Protect Human Capabilities While Embracing AI Efficiency
Create deliberate strategies to preserve critical thinking, writing craft, and strategic judgment even as AI automates routine tasks. This means building "human-first" moments into workflows, funding mentoring programs from efficiency gains, and developing career progression models that value both AI orchestration skills and traditional expertise. The goal is preventing skill atrophy while leveraging technological advantages.
Close the Training Gap Through Systematic Capability Building
Address the reality that over 80% of professionals lack role-specific AI training by creating comprehensive upskilling initiatives. Focus on practical, hands-on learning that connects to real project work, establish internal champions who can provide ongoing support, and develop clear competency standards that align with career progression. Training should be continuous rather than one-time, adapting as tools and capabilities evolve.
Establish Centers of Excellence for Continuous Learning and Innovation
Create dedicated resources for tool evaluation, best practice development, and capability building across the organization. These centers should curate knowledge, facilitate cross-team learning, and provide rapid support for complex challenges.

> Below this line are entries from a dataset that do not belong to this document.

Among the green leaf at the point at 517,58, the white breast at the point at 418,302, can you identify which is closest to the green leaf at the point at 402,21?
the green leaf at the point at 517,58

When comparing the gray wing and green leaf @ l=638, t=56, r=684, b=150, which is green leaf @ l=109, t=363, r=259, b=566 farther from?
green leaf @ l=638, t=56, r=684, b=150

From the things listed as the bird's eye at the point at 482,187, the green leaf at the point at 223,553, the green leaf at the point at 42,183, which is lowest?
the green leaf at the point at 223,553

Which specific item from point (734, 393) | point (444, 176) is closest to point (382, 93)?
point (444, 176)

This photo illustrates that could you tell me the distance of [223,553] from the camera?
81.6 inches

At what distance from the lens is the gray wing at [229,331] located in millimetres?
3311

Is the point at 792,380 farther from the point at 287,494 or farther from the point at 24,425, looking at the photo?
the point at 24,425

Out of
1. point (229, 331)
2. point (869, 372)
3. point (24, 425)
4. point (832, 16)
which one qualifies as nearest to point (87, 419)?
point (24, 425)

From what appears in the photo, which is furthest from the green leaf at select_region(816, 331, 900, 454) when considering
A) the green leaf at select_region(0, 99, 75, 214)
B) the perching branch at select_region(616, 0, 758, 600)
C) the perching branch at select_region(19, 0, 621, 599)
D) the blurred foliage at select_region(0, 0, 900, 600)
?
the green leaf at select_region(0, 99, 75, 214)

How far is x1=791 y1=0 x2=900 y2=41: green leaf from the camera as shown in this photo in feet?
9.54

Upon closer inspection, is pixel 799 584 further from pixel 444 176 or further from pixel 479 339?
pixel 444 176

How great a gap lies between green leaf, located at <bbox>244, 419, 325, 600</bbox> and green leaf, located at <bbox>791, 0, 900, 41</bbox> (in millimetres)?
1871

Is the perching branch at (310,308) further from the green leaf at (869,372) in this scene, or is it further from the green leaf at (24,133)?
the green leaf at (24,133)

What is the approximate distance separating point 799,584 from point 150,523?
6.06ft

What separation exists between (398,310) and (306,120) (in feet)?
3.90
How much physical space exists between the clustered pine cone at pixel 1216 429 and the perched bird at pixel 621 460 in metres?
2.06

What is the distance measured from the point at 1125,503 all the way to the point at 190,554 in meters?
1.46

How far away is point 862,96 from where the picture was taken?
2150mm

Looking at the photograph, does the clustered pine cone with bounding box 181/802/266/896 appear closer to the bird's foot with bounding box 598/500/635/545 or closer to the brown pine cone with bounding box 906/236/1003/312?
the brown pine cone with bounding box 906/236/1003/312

Consider rotating assignments to build broad organizational capability, regular demonstration of new applications, and structured experimentation budgets to explore emerging possibilities.
Methodology
Research approach, participant demographics, and analytical framework
Research Approach
This research employed a mixed-methods approach combining an industry-wide quantitative survey with structured qualitative focus groups segmented by seniority level. Focus groups were conducted under Chatham House Rules with full anonymization to encourage candid discussion about AI integration experiences, challenges, and organizational needs.
Focus Group Structure
Three separate focus groups were conducted by seniority level: Executive (VP/Partner level), Director/Managing Director, and Junior/Mid-level professionals. Participants represented leading strategic communications agencies and in-house teams across multiple sectors, ensuring diverse organizational perspectives on AI adoption challenges.
Survey Demographics
The quantitative survey captured responses from 82 Marketing & Communications professionals across 8 global markets, representing diverse seniority levels, organization types, and geographic regions to ensure comprehensive industry perspective on AI adoption patterns and training needs.
Analysis & Limitations
Qualitative data was analyzed using thematic analysis to identify patterns across seniority levels and organizational types. Quantitative survey data underwent statistical analysis to validate key trends. This study focused primarily on English-speaking markets and may not fully represent global perspectives or other industry sectors.